One other interesting thing is how this approach compares in terms of performance and complexity of that of using distributed systems. Sure, failure tolerance and consistency is a pain in the ass for the developer who writes the framework, but the end user won't feel much difference (since using DS underneath a language like Ligra would actually be a reasonable implementation, I think). Also, as we saw with web servers, hitting disk is worse then hitting network and accessing a in-memory cache. Anyone else have an opinion?

bwasti

@uhkiv, I agree a DS approach is likely better suited for this type of computation. It seems like the problem is almost entirely memory bound, which network latencies can easily trump disk latencies on.
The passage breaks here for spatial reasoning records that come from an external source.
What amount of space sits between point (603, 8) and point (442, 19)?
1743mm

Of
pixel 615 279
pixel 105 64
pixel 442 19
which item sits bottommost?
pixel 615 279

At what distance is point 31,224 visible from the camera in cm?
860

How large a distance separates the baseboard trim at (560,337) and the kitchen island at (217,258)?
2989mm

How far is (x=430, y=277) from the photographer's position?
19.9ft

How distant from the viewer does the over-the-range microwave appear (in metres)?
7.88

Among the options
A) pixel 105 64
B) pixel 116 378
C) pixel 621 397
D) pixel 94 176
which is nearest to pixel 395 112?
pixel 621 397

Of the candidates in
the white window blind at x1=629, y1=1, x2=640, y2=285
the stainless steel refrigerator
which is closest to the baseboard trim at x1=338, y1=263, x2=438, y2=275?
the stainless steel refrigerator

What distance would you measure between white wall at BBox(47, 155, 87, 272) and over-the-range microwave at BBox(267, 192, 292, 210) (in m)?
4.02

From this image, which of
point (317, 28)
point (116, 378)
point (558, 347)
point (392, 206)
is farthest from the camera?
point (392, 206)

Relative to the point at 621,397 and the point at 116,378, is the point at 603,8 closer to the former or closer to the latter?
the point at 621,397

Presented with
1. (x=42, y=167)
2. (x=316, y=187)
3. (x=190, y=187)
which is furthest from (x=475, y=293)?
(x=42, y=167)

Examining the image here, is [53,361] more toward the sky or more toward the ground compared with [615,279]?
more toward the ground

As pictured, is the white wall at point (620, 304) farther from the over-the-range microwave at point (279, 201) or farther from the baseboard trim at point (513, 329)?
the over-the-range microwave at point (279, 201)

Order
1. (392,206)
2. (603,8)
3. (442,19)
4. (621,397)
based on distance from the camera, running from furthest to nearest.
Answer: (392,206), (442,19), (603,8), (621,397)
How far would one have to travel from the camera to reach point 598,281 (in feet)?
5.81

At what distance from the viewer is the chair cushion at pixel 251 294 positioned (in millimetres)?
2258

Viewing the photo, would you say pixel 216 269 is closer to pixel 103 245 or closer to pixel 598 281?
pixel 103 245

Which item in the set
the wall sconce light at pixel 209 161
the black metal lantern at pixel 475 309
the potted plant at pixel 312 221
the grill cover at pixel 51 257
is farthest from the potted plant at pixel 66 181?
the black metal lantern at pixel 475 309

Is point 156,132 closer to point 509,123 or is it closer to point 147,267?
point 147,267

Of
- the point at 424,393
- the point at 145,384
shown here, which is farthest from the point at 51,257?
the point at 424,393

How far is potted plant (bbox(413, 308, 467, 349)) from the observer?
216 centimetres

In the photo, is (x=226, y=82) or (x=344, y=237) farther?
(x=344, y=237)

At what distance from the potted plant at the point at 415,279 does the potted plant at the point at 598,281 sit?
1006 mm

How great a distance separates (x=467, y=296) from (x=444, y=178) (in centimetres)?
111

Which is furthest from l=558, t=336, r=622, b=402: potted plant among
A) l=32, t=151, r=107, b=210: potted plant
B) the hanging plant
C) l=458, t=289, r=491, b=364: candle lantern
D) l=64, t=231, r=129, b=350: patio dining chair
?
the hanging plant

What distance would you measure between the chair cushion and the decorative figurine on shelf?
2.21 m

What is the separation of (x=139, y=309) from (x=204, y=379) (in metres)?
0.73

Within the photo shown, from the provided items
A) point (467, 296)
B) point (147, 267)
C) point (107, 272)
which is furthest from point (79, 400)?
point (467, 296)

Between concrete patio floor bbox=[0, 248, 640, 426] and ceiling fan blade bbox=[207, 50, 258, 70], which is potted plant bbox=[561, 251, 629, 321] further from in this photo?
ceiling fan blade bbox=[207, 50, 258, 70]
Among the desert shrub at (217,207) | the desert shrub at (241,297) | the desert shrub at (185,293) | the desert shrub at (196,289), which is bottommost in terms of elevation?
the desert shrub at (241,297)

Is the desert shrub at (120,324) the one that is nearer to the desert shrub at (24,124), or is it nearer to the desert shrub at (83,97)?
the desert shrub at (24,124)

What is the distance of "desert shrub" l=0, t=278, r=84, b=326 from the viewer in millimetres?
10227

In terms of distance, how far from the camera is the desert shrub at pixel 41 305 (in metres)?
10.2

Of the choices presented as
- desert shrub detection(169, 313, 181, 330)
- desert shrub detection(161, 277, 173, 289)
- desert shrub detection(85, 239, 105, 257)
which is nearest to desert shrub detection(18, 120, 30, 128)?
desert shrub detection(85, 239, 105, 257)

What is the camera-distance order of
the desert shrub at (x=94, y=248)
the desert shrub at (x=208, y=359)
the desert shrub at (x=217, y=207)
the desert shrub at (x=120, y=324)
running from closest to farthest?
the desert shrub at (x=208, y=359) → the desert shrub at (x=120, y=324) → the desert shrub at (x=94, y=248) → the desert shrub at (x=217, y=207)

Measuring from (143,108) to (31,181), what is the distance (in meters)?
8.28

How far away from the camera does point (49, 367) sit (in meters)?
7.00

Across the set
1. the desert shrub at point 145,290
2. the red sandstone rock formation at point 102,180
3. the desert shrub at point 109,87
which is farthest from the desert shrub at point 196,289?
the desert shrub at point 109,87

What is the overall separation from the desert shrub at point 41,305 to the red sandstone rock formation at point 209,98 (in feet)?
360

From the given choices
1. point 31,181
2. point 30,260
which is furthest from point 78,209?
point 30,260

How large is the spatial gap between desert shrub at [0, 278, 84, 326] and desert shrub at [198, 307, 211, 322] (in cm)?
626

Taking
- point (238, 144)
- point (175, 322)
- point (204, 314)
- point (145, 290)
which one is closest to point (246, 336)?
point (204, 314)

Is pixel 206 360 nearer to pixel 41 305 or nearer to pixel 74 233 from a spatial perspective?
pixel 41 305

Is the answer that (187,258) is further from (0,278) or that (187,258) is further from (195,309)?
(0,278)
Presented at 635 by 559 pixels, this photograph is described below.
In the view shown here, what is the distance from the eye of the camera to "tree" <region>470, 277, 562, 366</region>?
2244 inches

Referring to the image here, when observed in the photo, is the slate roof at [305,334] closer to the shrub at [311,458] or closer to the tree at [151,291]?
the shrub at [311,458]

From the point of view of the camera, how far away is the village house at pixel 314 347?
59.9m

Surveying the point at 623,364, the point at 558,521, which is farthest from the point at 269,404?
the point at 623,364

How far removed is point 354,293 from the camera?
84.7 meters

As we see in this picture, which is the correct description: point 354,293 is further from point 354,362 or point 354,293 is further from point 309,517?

But as was stated in an earlier slide, the motivation behind this approach was because clustering machines is difficult/expensive.

benchoi

Are there cases where the structure of the graph leads to sharding with very uneven shard sizes, diminishing the benefits of this technique?

vrkrishn

Well from this article, it discusses how finding an ideal distribution of a graph onto many different memory banks is a difficult task and how different distributions of the same data can vastly change the communication overhead of computations on the graph:

http://jim.webber.name/2011/02/on-sharding-graph-databases/

crs

Is it possible to sort edges by value (or some key in general)? Does sort by source vertex id have other impacts? One thing I can think of is that destination vertices can be loaded faster but that does not seem to apply to sparse graph.